- 読解用本文 -
------------------------------------------------------------
手話通訳者に仕事をお願いするときのイメージ

 たとえば主催者として読書会を開くときのことを考えてみると,「やろう」といっていきなり通訳者を派遣してもらえるわけではありません.手話通訳派遣はおおまかにこの図のような流れで行い,全部で5つのステップがあります.

手話通訳派遣の流れ
図1: 手話通訳派遣の流れ (クリックすると拡大します)

ステップ1: 企画の立案

 イベントの企画段階での概要を大まかでもかまわないのでまとめておきます(e.g., 日時,場所,内容,遠隔通信による参加の有無など).これは可能な限り早めにしておくことが望ましいです.

ステップ2: 概要の連絡

 次に主催者は通訳者派遣を要請するためにはコーディネータとよばれる人に連絡を取らなければなりません.ステップ1でまとめたイベントの概要を,コーディネータに伝えます.この段階での注意点は,参加が見込まれるろう者の人数やテーマになる論文・発表などの内容を,できるだけ具体的に伝えることです.また可能であれば発表資料も添付しておくと通訳者が事前準備をすることができるので,よりよい通訳環境をつくることができます.特に高度に専門的な議論が予想される場面では,事前の資料が必須です.

ステップ3: 募集と調整の開始

 ステップ3ではコーディネータが通訳者たちに連絡をとり,メーリングリストやウェブ上での予定調整が可能なサービスを用いて募集と調整を開始します.連絡を受け取った通訳者は,募集のあった日時や条件を見て通訳業務の受託可否を返答します.

ステップ4: 派遣の決定

 ステップ4ではコーディネータが伝えられた諸条件,通訳者の能力などをもとにして,通訳業務の参考見積書を作成し,当日業務が可能な通訳者の連絡先とともに主催者に送付します.

ステップ5: 開催

 最後の最後に,ようやく読書会の開催です.通訳者にはペットボトルのお水を忘れずに用意しておきましょう!

参考

 世の中にはビジネスとして手話通訳を派遣するサービスもあります.私たちの研究室では研究費で雇用したコーディネータが上記の業務を行っています.私たちの活動について詳しく知りたい方は,jsl-coordinator [at] nii.ac.jpまでご連絡ください( [at] を@に変えてください).


【紹介実績】
2012年度 「樹のシンポジウム」 
2013年2月10日(日)国立民族博物館 第4セミナー室
リンク:http://www.minpaku.ac.jp/research/activity/news/rm/20130210
紹介手話通訳者人数2名
2012年度 「ろう児のバイリンガル教育研究会」 
2013年1月25日(金)名古屋市立大学滝子キャンパス1号館(人文社会学部棟)202教室
紹介手話通訳者人数2名
ワークショップ: 日本手話とオーストラリア触手話の順番交替
2013年1月15日(火) 10:00-14:00 国立情報学研究所(学術総合センター)
------------------------------------------------------------
- データ抜粋 -

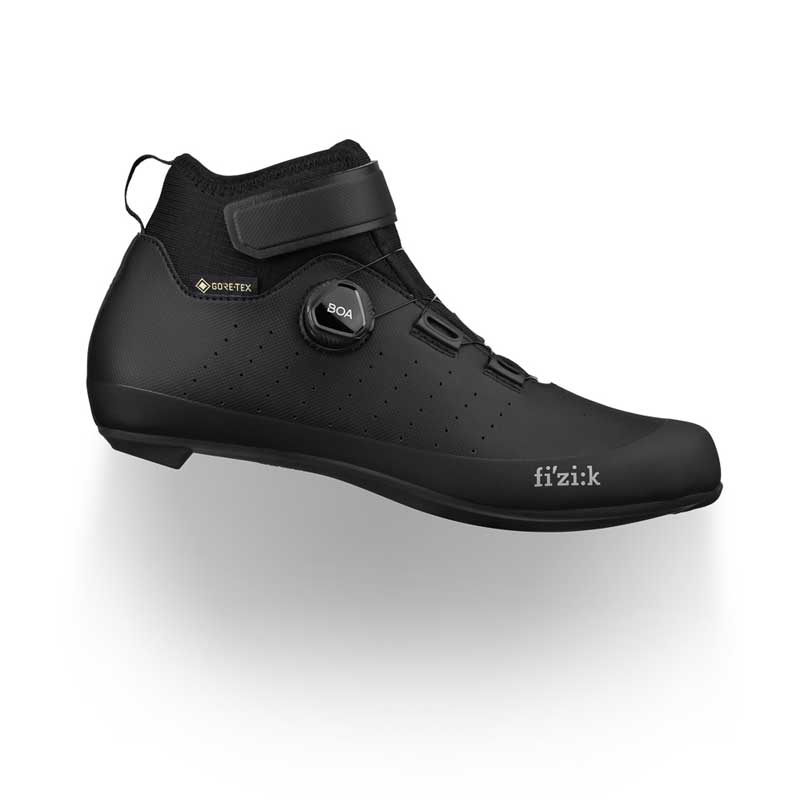 fizik Tempo Artica GTX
------------------------------------------------------------
- 練習問題 -
手話通訳派遣の流れを説明した本文から、各ステップの名前を順番どおりにすべて書き出せ。 答えは本文の記述だけをもとにすること。

- 解答例 -
1. 企画の立案
2. 概要の連絡
3. 募集と調整の開始
4. 派遣の決定
5. 開催